Мысль о зеркале вновь возникает по аналогии со множеством грязных и тусклых зеркал, украшающих вестибюль; они вправлены в позолоченные рамы поразительного уродства. «Ах, какое забавное новшество!» — так и подмывает его сказать традиционной, закутанной в шаль матроне, которая встречает его с раболепной учтивостью и через каждое слово величает его все тем же фальшивым титулом Commendatore.
«Весь твой церемониал мне прекрасно знаком, бедная старая сводница, я знаю его наизусть! А ведь в основе всего — примитивнейшая потребность, запрос здорового тела, все соки которого находятся в равновесии и которому следует предоставлять требуемое удовольствие, максимально экономя при этом время: ведь скупость в этих вопросах — ключ успеха, секрет моего восхождения, успеха и восхождения, с которыми, впрочем, я уже сам не знал, что мне делать. У меня никогда не было времени оглядеться, посмотреть на самого себя, но этой ночью, когда рухнули все преграды, я себя наконец вижу, и вот я пришел к тебе, чтобы присутствовать при последнем акте драмы, ибо пальма дозволяет мне это. Я всегда проходил где-то рядом с самим собою, понимаешь? И так оно было даже лучше — из-за школьного сундучка, из-за кормилицы».
Этот внутренний монолог, несколько возбужденный и, пожалуй, чересчур торжественный, он заканчивает уже наедине с собой, ибо матрона исчезла, и он пользуется ее отлучкой, чтобы проглотить еще одну розовую пилюлю. Он ожидает в гостиной; она вся в лепнине, обшита панелями; по стенам вьется слой почерневшей штукатурки под мрамор; между бесчисленными трюмо с мутными зеркалами намалеваны виды лагуны и празднеств на Большом Канале вперемежку с буколическими сценами, где резвятся сатиры и нимфы; все эти фрески сильно облупились, на них темные пятна сырости. С лепного потолка свисает ветвистая хрустальная люстра, на этажерках расставлены безделушки из фарфора и муранского стекла, вроде тех, что как-то принесла после одной из своих экскурсий Анриетта.
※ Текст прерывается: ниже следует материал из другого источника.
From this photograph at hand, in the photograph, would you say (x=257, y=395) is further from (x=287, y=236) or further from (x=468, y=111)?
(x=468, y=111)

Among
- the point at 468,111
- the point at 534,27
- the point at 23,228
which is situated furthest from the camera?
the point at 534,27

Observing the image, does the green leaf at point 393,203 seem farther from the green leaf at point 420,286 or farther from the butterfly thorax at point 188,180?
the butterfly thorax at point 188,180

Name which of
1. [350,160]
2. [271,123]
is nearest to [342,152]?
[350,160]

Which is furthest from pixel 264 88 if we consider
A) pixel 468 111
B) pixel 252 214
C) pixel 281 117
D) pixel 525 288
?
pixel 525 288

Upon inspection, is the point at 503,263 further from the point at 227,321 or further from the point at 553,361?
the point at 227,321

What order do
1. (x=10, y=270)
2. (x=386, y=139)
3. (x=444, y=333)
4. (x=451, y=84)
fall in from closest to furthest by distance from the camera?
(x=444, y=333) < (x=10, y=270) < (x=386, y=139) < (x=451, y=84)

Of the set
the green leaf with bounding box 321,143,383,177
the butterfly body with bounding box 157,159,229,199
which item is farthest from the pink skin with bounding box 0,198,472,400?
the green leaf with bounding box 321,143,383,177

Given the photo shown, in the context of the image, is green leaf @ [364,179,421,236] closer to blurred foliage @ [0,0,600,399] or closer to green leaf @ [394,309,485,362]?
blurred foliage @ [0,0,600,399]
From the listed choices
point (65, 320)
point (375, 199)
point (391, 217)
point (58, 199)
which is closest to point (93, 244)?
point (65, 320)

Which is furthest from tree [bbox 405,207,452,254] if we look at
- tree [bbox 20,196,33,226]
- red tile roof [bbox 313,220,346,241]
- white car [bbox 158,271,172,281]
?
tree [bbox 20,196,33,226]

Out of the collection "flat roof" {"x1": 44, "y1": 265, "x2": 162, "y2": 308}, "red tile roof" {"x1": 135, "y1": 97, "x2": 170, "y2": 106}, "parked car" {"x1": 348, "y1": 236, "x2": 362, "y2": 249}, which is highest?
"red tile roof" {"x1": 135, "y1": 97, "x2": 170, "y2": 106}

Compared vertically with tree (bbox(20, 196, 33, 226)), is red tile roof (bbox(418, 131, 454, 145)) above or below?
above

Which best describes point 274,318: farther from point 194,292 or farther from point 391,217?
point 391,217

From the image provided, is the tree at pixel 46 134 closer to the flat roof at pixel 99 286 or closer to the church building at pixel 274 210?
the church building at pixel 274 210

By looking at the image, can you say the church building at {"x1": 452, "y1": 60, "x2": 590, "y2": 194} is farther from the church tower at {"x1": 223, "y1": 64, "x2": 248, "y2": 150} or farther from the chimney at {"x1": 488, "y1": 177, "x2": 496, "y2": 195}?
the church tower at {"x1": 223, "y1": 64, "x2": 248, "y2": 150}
Кружевные накидки на кожаных креслах, кожа потерлась, позеленела на швах. Все это придает обстановке некую не соответствующую этому месту обветшалость, во всяком случае, здесь весьма мало венецианского и гораздо больше от лавки старьевщика… Немного придя в себя, ощущая благотворное действие розовой пилюли, Commendatore с иронией думает о том, каких денег будет ему стоить это развлечение, весьма посредственное и старомодное, если судить по гостиной, вкусить каковое у него просто не хватит сил и интерес к которому ему кажется столь же устаревшим, как сама эта гостиная.
Да, сладострастием жалким и убогим веяло от обстановки, и если мы все же изображаем ее, то лишь ради взгляда, каким теперь смотрит на нее он. Проследуем же за содержательницей дома через коридор в другую гостиную. За накрытым столом сидят в ожидании еды живущие здесь дамы; по дороге происходит короткая остановка, для того чтобы договориться о цене, которая в общем соответствует нашим предположениям, но приличия требуют немного поторговаться. Помещение освещено канделябрами с электрическими лампочками в виде свечей, которые отбрасывают тени на розовые перегородки; если подумать, этот зал со своим длинным столом смахивает на некое судилище, и преображенный Рени думает об этом и вспоминает сумрачный лабиринт, который сюда ведет.
Вороватое, медлительное скольжение параллельно струящейся жиже и разрезанному подворотнями небу, долгое, медлительное скольжение, а впереди дрожащим султаном маячит нос гондолы и поблескивают по бокам поперечные каналы, и так до тех пор, пока всю душу не перевернет вдруг аромат невидимого цветка, и вот уже Commendatore отдает себя на растерзание алчной групп с любопытствующих девиц, чьи мишурные одеяния в фольклорном стиле — шали с бахромой, массивные гребни, обильные румяна — и способные вызвать удушье благоухания говорят о средиземноморской породе, с которой превосходно согласуется их возраст, увядшая кожа и худоба; последняя особенно заметна благодаря теням от торшеров с канделябрами и придает их облику нечто воронье. В подобные подземелья можно попасть по шатким мосткам бессонницы — после долгого падения очутиться в странном подвале, где сгрудились затянутые в свою униформу судьи: двадцать пять шушукающихся гарпий, которые заунывно перебирают нескончаемый перечень ваших проступков и прегрешений, и перечисление это тем более ошарашивает, что вменяемые вам в вину действия касаются самых заурядных жизненных обстоятельств. Оказывается, сами о том не ведая, вы совершали тяжкие проступки, и вот теперь этот ужас… Но успокойся!